Medical School Researchers Will Study New Areas of the Brain Through Improved fMRI Technology
New grants through President Obama’s BRAIN Initiative will allow University of Minnesota researchers to dive deeper into the brain, developing new imaging technology with the potential to map and study neural activity to much greater detail.
The two 5-year RO1 grants from the National Institutes of Health (NIH), totaling $9.4 million, aim to advance functional magnetic resonance imaging (fMRI) technology. MRI measures the structure of the brain, while fMRI allows researchers to also image neural activity by detecting changes in blood flow within the brain.
The Center for Magnetic Resonance Research (CMRR) will lead the research, with collaborations across the Medical School, College of Liberal Arts, and College of Science & Engineering, and with investigators from the Medical University of South Carolina (MUSC).
“Although fMRI has become the most popular neuroimaging tool for studying human brain function, there are still important questions about how well fMRI can ‘see’ inside the brain and what types of underlying neural interactions can be mapped by fMRI,” said Wei Chen, Ph.D., professor at CMRR and principle investigator (PI) of one of the grants. Chen is also a professor in the Medical School’s Department of Radiology.

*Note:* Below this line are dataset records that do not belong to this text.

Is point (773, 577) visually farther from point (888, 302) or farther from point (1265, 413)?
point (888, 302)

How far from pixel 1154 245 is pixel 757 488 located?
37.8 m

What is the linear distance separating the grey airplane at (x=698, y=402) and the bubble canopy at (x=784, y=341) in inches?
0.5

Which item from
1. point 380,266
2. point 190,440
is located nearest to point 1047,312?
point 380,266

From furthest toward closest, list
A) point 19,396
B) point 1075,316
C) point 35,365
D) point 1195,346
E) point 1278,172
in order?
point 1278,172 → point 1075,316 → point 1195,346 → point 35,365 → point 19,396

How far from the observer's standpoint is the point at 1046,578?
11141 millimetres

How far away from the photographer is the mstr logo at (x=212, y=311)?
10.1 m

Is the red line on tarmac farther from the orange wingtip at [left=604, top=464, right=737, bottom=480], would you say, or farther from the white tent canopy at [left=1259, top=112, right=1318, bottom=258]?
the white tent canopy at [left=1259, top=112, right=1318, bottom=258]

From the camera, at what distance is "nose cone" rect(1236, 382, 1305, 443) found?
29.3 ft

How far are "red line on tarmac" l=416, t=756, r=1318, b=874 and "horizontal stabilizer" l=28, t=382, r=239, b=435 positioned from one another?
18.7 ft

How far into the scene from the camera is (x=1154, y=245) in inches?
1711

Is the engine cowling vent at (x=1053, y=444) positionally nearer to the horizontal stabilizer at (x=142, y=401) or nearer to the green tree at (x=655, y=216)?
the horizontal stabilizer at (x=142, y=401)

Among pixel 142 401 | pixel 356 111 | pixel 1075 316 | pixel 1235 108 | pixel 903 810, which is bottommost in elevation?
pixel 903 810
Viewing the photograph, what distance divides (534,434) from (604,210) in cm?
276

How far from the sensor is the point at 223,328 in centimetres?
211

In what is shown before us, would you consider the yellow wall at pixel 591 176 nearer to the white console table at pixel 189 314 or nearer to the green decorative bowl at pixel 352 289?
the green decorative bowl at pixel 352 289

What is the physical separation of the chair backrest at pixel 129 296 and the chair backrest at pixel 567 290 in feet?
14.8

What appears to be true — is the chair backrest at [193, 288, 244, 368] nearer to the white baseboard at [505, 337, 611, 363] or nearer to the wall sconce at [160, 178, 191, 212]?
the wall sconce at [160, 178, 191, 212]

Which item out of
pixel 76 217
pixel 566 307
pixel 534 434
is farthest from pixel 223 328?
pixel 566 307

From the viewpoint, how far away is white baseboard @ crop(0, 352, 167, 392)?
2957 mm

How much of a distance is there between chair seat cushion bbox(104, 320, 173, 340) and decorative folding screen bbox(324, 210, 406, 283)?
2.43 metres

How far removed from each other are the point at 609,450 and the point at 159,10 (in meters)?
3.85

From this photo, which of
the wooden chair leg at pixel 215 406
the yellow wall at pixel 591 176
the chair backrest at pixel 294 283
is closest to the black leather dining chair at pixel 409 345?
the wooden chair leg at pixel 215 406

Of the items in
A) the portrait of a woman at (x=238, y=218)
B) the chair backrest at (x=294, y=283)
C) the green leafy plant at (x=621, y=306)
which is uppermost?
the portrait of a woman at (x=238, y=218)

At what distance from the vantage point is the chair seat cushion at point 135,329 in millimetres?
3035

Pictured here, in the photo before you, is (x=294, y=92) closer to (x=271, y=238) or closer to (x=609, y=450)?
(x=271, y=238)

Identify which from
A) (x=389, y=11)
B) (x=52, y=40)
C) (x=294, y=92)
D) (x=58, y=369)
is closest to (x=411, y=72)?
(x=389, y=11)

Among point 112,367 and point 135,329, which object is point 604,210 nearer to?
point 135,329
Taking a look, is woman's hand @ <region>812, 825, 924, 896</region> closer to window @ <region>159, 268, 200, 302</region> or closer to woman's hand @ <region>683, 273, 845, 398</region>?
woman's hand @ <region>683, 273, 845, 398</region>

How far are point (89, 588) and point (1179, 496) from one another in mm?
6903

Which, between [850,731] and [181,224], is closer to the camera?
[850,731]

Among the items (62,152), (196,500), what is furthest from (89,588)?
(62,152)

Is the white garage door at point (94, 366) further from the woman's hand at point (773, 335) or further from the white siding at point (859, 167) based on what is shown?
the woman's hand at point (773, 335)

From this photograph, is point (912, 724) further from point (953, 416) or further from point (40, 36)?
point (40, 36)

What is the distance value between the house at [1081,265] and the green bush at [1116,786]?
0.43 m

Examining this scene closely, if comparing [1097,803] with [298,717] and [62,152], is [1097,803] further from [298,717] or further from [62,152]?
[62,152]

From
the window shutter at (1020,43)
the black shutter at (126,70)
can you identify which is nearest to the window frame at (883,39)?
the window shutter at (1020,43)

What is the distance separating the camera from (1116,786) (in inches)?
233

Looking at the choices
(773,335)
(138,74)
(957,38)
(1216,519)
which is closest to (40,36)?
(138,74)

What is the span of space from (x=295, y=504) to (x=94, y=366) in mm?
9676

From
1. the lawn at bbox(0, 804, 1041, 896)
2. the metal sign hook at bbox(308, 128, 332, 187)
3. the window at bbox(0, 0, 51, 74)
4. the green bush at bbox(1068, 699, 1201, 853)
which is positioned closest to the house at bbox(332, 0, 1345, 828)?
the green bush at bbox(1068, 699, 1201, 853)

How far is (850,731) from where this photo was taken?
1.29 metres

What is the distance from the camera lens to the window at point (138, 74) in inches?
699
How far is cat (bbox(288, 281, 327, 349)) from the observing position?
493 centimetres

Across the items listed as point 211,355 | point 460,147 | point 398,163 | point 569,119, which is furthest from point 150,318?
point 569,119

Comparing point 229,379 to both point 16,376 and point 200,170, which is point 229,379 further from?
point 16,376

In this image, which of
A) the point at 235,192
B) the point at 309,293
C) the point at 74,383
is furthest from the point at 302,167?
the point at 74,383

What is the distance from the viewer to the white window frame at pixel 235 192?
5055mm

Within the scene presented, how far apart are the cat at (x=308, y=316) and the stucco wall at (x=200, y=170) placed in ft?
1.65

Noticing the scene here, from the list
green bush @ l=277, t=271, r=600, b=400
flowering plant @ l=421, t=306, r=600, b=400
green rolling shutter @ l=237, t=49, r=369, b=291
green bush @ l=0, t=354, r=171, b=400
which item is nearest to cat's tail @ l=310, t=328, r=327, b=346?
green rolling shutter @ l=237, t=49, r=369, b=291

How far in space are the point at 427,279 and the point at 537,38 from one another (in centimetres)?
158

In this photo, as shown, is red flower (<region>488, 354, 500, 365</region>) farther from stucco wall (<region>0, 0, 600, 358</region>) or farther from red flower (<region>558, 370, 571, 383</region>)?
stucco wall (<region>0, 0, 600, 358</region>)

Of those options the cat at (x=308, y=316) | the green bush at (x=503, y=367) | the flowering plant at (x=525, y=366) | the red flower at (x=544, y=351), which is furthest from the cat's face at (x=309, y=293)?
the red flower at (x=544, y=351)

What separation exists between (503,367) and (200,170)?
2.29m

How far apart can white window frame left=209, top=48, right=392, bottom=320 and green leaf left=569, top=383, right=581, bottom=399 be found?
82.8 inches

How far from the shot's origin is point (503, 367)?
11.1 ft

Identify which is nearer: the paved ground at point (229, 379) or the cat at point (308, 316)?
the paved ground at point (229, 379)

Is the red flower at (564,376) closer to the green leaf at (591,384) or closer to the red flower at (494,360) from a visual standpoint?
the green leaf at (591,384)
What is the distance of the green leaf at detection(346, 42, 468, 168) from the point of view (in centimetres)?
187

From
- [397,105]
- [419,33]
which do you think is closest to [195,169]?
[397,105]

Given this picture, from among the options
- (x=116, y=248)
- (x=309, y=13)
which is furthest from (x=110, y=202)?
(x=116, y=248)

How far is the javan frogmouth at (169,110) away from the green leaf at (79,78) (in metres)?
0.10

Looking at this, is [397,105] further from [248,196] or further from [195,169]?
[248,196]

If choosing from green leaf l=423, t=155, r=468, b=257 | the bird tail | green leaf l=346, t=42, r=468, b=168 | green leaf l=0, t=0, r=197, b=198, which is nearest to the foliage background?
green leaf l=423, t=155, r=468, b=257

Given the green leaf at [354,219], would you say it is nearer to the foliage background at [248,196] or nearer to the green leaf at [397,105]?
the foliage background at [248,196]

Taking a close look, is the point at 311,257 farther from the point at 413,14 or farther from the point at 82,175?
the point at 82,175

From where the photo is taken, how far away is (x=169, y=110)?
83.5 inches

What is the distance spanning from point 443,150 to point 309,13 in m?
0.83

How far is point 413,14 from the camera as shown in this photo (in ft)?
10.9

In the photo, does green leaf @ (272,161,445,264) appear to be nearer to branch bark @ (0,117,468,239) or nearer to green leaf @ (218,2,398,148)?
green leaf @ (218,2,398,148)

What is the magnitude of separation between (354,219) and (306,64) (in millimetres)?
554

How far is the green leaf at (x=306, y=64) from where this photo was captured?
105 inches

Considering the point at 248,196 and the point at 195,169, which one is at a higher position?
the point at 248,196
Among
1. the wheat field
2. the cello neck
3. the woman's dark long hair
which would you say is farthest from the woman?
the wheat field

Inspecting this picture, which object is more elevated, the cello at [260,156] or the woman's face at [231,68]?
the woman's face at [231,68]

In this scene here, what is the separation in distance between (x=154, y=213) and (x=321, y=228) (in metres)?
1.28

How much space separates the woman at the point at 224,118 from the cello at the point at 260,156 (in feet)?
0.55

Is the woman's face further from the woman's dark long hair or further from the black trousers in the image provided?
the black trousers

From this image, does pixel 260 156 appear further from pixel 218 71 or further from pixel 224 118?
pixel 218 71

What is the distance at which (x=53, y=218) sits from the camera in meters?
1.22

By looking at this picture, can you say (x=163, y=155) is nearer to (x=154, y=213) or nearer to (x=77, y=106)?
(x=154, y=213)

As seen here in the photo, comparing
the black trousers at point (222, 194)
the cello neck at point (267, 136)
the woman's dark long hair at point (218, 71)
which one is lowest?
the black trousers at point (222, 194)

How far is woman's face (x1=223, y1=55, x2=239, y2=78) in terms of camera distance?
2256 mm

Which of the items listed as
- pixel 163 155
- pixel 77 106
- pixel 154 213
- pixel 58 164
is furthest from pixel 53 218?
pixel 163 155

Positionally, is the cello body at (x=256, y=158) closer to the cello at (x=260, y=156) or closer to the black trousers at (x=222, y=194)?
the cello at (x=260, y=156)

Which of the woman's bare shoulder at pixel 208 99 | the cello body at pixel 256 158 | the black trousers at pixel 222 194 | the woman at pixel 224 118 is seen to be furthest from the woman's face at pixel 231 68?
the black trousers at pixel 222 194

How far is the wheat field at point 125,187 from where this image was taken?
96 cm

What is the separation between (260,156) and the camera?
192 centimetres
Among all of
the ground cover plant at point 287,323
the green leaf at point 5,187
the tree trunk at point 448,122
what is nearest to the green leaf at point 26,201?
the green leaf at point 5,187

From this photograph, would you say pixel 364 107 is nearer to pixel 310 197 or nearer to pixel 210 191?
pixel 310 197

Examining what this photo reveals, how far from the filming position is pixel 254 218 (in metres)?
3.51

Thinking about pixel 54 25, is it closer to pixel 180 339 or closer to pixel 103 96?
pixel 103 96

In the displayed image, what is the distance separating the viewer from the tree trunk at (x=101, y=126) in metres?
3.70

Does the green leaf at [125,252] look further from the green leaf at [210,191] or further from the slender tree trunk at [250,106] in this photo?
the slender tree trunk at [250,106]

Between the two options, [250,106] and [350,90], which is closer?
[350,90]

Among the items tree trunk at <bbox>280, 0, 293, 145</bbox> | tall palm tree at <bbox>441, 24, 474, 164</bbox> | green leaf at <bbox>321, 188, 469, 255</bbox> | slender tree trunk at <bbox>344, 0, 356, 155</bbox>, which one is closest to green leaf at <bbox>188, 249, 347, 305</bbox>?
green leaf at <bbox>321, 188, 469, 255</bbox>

“We’re excited to get started,” said Kamil Ugurbil, Ph.D., director of CMRR. “These studies will significantly advance our capabilities for imaging the activity in the human brain, which will improve our ability to diagnose, study and understand various brain conditions.”
Chen’s team will:
- Develop a new, MRI-compatible, non-metallic high-density electrode array, which can be used to simultaneously stimulate the brain while imaging;
- The electrode could also lead to MRI-compatible deep brain stimulation (DBS), which has been impossible up to this point because the stimulation devices contain metal;
- Image areas of the brain with fine spatial scale that have not yet been mapped, including the ‘columnar’ and ‘laminar’ levels
“The high-resolution fMRI uses very high magnetic field scanners at CMRR, allowing us to not only see everywhere in the brain but also able to zoom in to the brain at very high resolution,” Chen said.
Ugurbil will co-lead the second grant with Cheryl Olman, Ph.D., associate professor in the Department of Psychology within the College of Liberal Arts. Their team will utilize fMRI and two-photon optical imaging to:
- Explore the relationship between blood flow and neural activity to detect changes in brain activity;
- Study brain activity at a single-neuron level and link it to fMRI signals;
- Provide much greater specificity to scientists’ knowledge of imaging brain function;
“Utilizing CMRR’s world-leading 10.5 T magnet, as well as similar machines operating at different magnetic field strengths, we will test our hypotheses in model systems,” said Olman. “Once validated, this model will be an important new link between human fMRI and optical imaging studies.”
Findings from both projects could broaden the impact of human brain imaging, leading to potential discoveries related to neurological diseases like Alzheimer’s, Parkinson’s and stroke.
Co-investigators on Dr. Chen’s team include: Ugurbil, CMRR; Xiao-Hong Zhu, Ph.D., associate professor in CMRR; Rajesh Rajamani, Ph.D., professor in the Department of Mechanical Engineering; Zhi Yang, Ph.D., assistant professor in the Department of Biomedical Engineering; and Esther Krook-Magnuson, Ph.D., assistant professor in the Department of Neuroscience; and Mark Thomas, Ph.D., associate professor in the Department of Neuroscience.
Additional principal investigators on Ugurbil and Olman’s team are: Prakash Kara, Ph.D., associate professor, MUSC; and Thomas Naselaris, Ph.D., assistant professor MUSC. Co-investigators are: Chen, CMRR; Zhu, CMRR; and Essa Yacoub, Ph.D., professor in CMRR.